Atypical Sources for History Research

Historians often have a limited view of sources—newspapers, journals and scholarly articles are cited without fail. Obviously, these tried-and-true sources have great value, but it is a mistake to overlook less typical sources when researching a community. Buildings, Sanborn maps, graveyards, and historic register nomination forms are all examples of possible sources that are often overlooked. These sources are especially valuable when researching for local history projects where other sources aren’t readily available.

A great example of synthesizing atypical sources is Native Seattle: Histories from the Crossing-Over Place by Coll Thrush. Thrush “used sources typical of any ethnohistorical project” like oral histories, anthropologists’ notes, and archeological studies, but he didn’t stop there. (XV) He also utilized engineers’ reports, neighborhood studies, and indigenous topical names. In the preface of his book, Thrush discusses the process of “triangulating between these sources” to form a cohesive story. Reading between the lines is very important when using abnormal sources. For example, Thrush argues that in many documents “absences [turn] into evidence.” (XV) Drawing conclusions based on both information that is there and information that is missing can be vital to researching specific topics.

In Native Seattle, Thrush examines the native history that both precedes and continued after the arrival of white settlers in the Seattle area. His choice of topic was interesting to me because he selected two subjects that the general public doesn’t associate with one another—urban life and Native Americans. Showing how these topics overlap requires the use of many unusual sources because there aren’t a many sources that reference both subjects. For example, Thrush used Pioneer Square, which he described as “an archive of urban narratives,” as a source in his writing. (14)

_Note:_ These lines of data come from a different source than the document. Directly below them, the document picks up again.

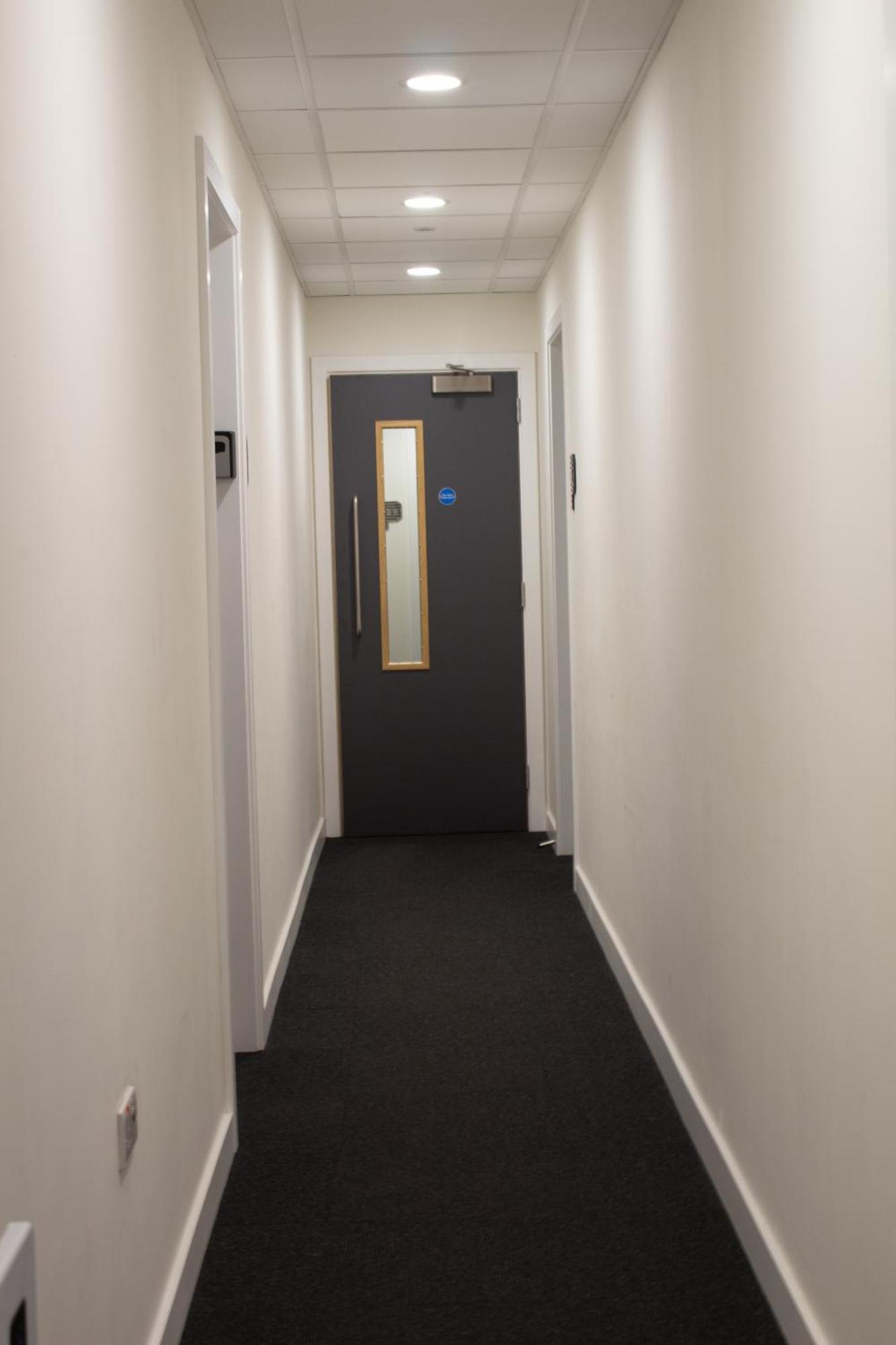Dashing 1Br Penthouse Near Mcr Stadiums مانشستر المظهر الخارجي الصورة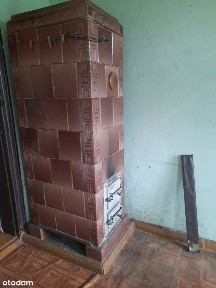 Najem instytucjonalny lokalu mieszkalnego Stobno 115/4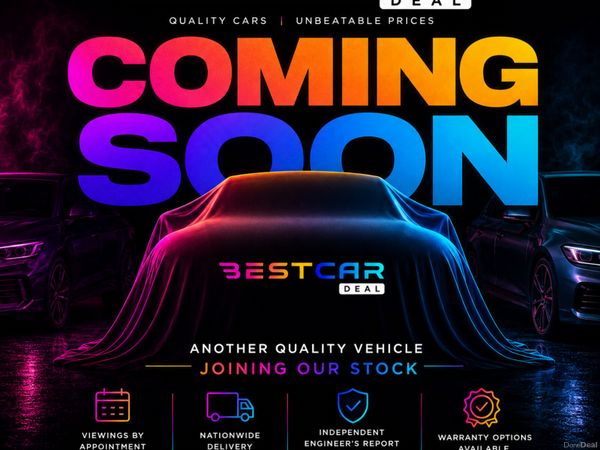 BMW 3-Series Saloon, Petrol Hybrid, 2023, Black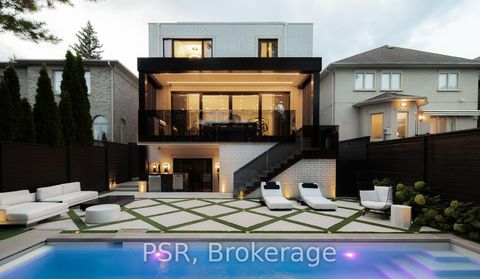 Photo 26 at 363 Bedford Park Avenue, Nortown, Toronto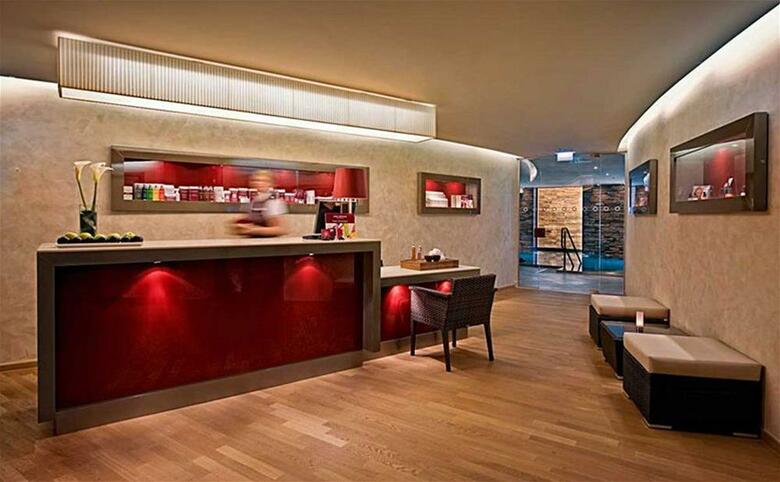 Hotel Dolce Munich Unterschleissheim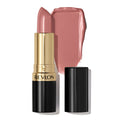 REVLON Super Lustrous Lipstick Gift Set, 5-Piece | 5-piece lipstick gift set. Creamy formula for soft, fuller-looking lips with a moisturized feel.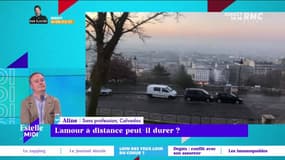 L'amour à distance peut-il durer ? - 16/09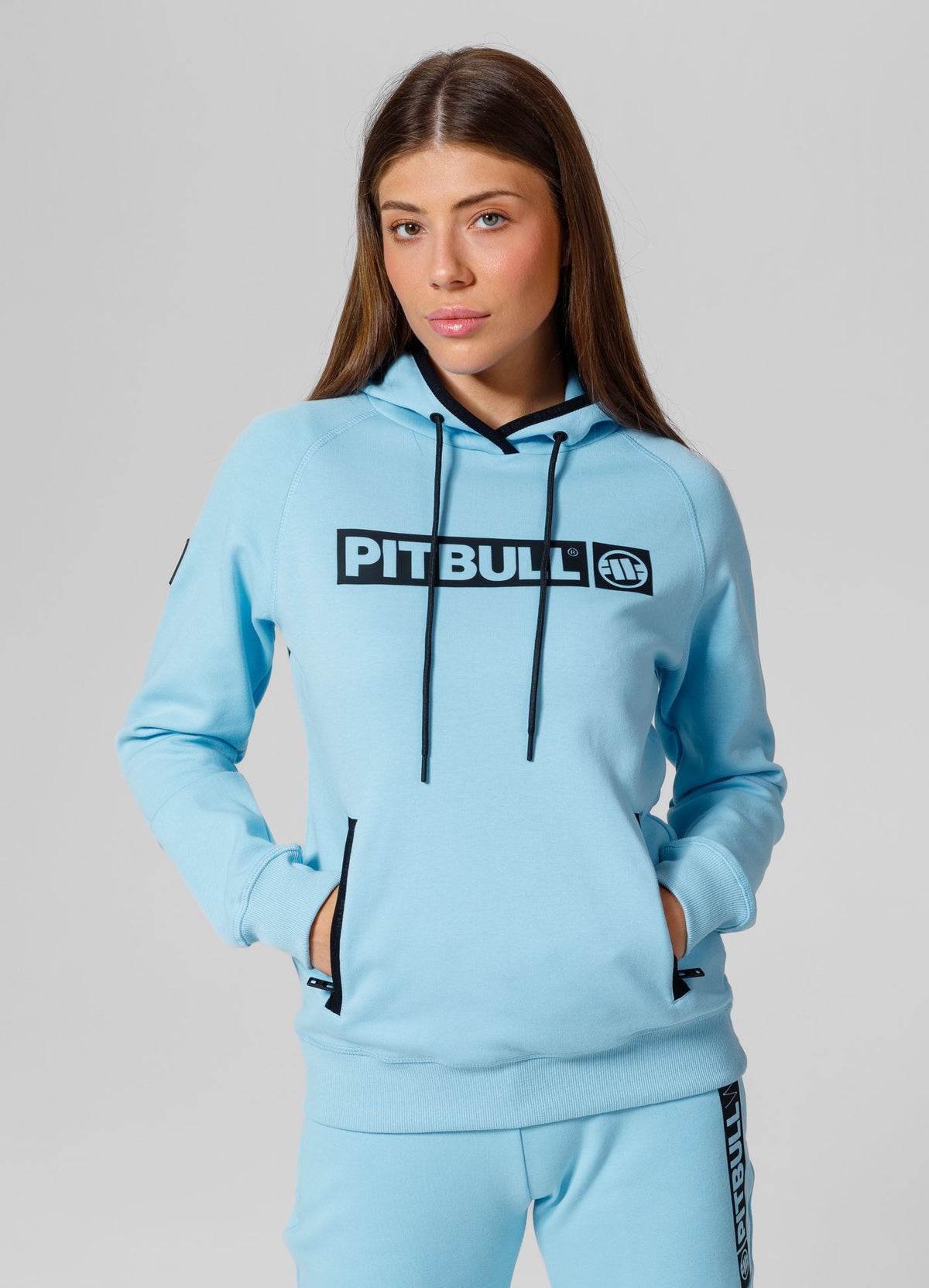 Georgia Hoodie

Another interesting approach Thrush used was framing his story through the lens of a location. Thrush explained that his book is “about a place as much as it is a story about a people, and it is a story about us in the present as much as it is about historical actors.” (7) This was an interesting move on his part, and this choice helped keep his writing engaging because it continually brings the reader back to Seattle and its people. Native Seattle: Histories from the Crossing-Over Place by Coll Thrush is an interesting read as a history student, not only for its content, but also for its writing methods.